# [What to produce]
Please give the records below again in full, exactly, with the images left out.

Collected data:
■ ■ ■ ■ ■ ■ ■
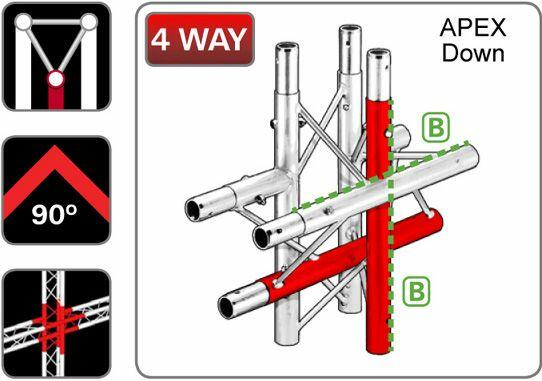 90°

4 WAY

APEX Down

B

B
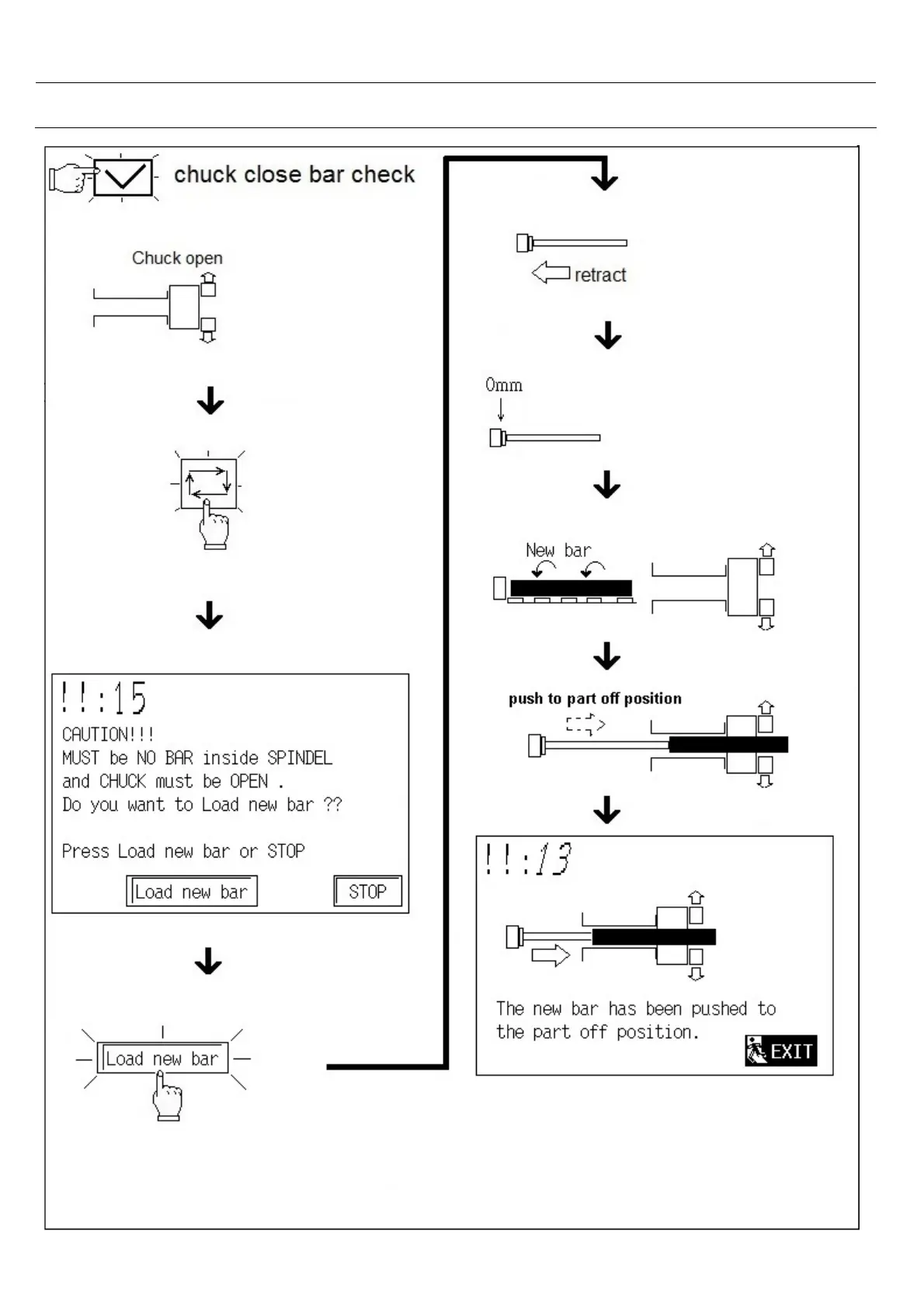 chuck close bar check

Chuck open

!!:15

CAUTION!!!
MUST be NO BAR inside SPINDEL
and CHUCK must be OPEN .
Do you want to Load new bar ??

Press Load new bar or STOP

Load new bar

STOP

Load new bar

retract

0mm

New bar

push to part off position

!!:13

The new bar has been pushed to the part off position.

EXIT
■ ■ ■ ■ ■ ■ ■
# [Answer to the problem]
 90°

4 WAY

APEX Down

B

B
 chuck close bar check

Chuck open

!!:15

CAUTION!!!
MUST be NO BAR inside SPINDEL
and CHUCK must be OPEN .
Do you want to Load new bar ??

Press Load new bar or STOP

Load new bar

STOP

Load new bar

retract

0mm

New bar

push to part off position

!!:13

The new bar has been pushed to the part off position.

EXIT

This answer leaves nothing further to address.